|
|||||||||||||||||||||||||||||||||||
|
3 Reviews
|
Average Customer Review
Share your thoughts with other customers
Create your own review
|
|
Most Helpful First | Newest First
|
|
2 of 2 people found the following review helpful:
4.0 out of 5 stars
Boodle-Am Boodle-Am Boo!,
This review is from: Louisville Stomp (Audio CD)
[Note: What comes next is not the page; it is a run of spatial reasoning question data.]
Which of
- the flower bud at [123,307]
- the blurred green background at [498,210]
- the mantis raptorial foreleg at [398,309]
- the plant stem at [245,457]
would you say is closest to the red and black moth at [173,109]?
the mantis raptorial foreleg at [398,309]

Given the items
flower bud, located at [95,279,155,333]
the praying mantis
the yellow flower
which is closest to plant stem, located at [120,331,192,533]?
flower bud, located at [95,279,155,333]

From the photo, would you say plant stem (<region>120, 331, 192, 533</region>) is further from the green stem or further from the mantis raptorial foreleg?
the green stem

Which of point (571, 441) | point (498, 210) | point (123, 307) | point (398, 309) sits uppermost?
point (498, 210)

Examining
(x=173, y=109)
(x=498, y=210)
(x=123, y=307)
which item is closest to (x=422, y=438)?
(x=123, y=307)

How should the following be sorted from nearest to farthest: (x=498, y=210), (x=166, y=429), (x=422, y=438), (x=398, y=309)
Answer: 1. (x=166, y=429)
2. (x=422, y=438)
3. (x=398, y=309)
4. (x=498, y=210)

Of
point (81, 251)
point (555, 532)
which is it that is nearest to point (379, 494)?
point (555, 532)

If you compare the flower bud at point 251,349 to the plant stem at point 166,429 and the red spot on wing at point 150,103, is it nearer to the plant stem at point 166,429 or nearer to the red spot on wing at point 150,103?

Don't let the amateurish look of the packaging discourage you--this is one great CD! It collects all the extant issued recordings and alternates by the Dixieland Jug Blowers--a studio group that recorded for Victor on a couple sessions in 1926 and 1927. This is hot jazz mixed with old-time country music. As the name of the group suggests, the star attraction here is the empty gallon stone jug played to perfection by jug virtuoso Henry Clifford. Despite its wheezy fart-like sounds, it's actually a difficult instrument to master, and Clifford really goes to town with it (working in a few short solo breaks here and there to great effect!). Jazz fans will be interested to know that clarinestist Johnny Dodds is featured on tracks 8-13. The sound quality is fantastic--all tracks were transferred and restored by legendary engineer John R. T. Davies. These tracks have never sounded better! A few label scans, photos, or additional notes (there are onyl three panels' worth) would have been appreciated, but this is not a major flaw. The music's the thing here, and it's just great. Forget "high-brow" music for the moment--this is about as "low-brow" as it gets, but it will have you smiling and tapping your foot, and that's what's important. This isn't one of those discs I put on and listen to from start to end, but I pull it out from time to time and get a real thrill from five or six cuts before putting it away again. Fun stuff! Recommended!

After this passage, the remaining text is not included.